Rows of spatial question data

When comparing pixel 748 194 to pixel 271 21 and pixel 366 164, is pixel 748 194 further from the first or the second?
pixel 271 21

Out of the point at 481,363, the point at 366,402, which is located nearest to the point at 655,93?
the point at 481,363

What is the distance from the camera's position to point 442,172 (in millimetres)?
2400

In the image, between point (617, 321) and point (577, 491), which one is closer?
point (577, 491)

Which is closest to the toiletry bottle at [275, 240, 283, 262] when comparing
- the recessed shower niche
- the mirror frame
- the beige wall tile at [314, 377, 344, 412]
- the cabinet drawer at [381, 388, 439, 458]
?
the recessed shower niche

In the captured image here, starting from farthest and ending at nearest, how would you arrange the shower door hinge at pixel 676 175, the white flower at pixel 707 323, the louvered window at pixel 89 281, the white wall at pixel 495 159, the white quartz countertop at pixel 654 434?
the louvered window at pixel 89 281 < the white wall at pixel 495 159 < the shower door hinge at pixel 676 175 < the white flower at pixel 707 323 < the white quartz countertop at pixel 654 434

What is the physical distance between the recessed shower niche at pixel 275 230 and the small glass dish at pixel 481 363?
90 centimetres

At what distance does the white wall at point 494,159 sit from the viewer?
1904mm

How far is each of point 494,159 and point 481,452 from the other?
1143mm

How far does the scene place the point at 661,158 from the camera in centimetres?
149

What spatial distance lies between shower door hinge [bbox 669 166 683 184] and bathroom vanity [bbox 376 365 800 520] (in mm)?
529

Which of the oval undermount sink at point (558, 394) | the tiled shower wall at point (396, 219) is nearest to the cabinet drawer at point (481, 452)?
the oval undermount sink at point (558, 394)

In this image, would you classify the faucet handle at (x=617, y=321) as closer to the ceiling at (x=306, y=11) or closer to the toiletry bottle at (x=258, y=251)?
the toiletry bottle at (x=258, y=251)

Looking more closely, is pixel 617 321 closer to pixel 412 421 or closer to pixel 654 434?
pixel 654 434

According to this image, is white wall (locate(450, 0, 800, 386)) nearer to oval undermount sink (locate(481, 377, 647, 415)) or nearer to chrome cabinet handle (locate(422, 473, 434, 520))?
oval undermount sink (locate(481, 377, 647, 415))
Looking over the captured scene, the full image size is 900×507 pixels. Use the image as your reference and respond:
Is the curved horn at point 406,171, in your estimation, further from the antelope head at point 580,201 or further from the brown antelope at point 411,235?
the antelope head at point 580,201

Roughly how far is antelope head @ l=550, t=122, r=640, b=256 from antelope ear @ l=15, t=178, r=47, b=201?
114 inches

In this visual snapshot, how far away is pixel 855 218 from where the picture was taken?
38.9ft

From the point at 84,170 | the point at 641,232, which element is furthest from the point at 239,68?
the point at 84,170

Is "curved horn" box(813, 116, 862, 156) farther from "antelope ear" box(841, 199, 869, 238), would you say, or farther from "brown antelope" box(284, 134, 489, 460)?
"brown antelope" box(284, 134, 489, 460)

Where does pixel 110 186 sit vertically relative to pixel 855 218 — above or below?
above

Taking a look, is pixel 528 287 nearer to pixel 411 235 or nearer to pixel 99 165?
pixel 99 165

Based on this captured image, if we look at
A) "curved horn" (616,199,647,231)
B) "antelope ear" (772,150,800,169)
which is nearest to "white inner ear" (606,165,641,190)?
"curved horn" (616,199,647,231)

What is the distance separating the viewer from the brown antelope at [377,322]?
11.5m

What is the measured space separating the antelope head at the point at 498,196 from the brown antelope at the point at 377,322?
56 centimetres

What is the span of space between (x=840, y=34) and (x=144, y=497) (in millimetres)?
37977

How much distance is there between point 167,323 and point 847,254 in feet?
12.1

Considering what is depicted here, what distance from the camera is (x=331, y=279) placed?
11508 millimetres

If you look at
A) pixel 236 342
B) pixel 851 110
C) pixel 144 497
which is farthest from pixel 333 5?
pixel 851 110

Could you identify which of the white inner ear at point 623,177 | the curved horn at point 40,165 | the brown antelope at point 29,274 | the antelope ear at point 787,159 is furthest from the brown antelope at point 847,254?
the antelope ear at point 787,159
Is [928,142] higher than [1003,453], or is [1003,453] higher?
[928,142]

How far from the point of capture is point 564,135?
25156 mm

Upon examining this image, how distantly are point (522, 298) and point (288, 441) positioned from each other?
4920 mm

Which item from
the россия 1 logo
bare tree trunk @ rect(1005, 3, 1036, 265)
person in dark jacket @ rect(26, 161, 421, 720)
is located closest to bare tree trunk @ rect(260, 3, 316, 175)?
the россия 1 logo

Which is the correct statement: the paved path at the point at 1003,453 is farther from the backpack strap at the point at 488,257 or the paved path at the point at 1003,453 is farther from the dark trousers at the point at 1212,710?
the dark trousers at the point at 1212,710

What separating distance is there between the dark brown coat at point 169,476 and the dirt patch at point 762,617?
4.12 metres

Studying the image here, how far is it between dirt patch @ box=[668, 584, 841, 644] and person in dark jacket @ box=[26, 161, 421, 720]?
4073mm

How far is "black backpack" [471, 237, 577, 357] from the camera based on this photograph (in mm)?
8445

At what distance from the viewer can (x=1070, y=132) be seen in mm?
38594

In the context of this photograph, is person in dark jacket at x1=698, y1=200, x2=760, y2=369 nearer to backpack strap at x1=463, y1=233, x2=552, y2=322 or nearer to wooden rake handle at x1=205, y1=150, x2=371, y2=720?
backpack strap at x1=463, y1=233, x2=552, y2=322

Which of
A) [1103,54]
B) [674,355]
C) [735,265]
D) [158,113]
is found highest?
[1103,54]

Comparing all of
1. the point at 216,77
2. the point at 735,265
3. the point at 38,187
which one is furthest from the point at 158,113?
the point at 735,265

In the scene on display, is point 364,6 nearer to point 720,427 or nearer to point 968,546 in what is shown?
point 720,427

Instructions for the task ▸ Rewrite the stretch from the line containing "Comparing all of" through the end of the data, replacing "furthest" with "farthest" and leaving everything else unchanged.

Response to this task ▸
Comparing all of
1. the point at 216,77
2. the point at 735,265
3. the point at 38,187
which one is farthest from the point at 158,113?
the point at 735,265

In the scene on display, is point 364,6 nearer to point 720,427 or nearer to point 968,546 in what is shown?
point 720,427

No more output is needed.